DC2 and keratinocyte-associated protein 2 (KCP2), subunits of the oligosaccharyltransferase complex, are regulators of the gamma-secretase-directed processing of amyloid precursor protein (APP).

The oligosaccharyltransferase complex catalyzes the transfer of oligosaccharide from a dolichol pyrophosphate donor en bloc onto a free asparagine residue of a newly synthesized nascent chain during the translocation in the endoplasmic reticulum lumen. The role of the less known oligosaccharyltransferase (OST) subunits, DC2 and KCP2, recently identified still remains to be determined. Here, we have studied DC2 and KCP2, and we have established that DC2 and KCP2 are substrate-specific, affecting amyloid precursor protein (APP), indicating that they are not core components required for N-glycosylation and OST activity per se. We show for the first time that DC2 and KCP2 depletion affects APP processing, leading to an accumulation of C-terminal fragments, both C99 and C83, and a reduction in full-length mature APP. This reduction in mature APP levels was not due to a block in secretion because the levels of sAPPα secreted into the media were unaffected. We discover that DC2 and KCP2 depletion affects only the γ-secretase complex, resulting in a reduction of the PS1 active fragment blocking Aβ production.
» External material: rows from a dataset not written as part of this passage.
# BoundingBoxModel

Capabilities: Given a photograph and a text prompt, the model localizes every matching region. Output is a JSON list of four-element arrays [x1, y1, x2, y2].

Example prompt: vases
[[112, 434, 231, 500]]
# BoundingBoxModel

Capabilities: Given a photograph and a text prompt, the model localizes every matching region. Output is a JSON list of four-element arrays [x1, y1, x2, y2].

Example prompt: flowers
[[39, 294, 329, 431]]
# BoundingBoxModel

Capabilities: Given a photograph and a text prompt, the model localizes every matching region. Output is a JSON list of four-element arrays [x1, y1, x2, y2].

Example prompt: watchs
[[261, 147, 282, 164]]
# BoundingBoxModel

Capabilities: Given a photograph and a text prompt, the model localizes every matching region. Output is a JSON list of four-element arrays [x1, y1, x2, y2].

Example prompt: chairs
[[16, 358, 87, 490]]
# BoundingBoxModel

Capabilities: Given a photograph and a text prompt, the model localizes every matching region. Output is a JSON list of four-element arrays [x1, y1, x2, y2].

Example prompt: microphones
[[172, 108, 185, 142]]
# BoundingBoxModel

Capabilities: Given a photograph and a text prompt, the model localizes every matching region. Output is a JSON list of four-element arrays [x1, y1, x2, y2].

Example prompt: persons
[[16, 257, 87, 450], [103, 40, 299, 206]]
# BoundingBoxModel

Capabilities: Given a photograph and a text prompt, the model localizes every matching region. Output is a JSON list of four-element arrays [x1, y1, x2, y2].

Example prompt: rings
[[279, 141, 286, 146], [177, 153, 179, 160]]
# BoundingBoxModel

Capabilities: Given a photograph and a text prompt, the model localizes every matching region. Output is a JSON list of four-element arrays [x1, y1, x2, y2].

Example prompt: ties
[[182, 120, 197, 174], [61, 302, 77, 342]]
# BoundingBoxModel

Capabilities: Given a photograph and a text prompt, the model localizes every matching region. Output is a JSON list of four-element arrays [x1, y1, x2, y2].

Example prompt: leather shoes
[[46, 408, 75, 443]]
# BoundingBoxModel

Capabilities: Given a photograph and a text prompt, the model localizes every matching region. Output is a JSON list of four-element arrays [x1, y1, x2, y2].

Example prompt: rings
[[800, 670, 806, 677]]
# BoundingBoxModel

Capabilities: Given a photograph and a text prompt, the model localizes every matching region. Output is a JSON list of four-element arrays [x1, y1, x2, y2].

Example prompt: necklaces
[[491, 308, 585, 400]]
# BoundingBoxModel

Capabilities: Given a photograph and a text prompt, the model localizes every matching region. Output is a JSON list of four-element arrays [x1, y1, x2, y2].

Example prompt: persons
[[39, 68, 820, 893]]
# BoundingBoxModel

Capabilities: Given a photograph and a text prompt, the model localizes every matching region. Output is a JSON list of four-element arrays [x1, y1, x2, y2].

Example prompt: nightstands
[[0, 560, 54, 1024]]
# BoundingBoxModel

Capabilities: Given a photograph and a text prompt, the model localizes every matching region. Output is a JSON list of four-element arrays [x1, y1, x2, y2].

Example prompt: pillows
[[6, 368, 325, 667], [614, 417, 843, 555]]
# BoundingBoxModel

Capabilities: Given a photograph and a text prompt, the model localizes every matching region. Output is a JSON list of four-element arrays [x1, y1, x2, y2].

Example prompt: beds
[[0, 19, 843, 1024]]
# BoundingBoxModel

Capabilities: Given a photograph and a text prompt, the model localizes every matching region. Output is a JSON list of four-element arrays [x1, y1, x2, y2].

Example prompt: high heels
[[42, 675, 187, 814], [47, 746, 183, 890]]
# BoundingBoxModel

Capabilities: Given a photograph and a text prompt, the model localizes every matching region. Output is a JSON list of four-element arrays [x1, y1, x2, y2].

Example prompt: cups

Conversely, we show that the overexpression of DC2 and KCP2 causes an increase in the active γ-secretase complex, particularly the N-terminal fragment of PS1 that is generated by endoproteolysis, leading to a stimulation of Aβ production upon overexpression of DC2 and KCP2. Our findings reveal that components of the OST complex for the first time can interact with the γ-secretase and affect the APP processing pathway.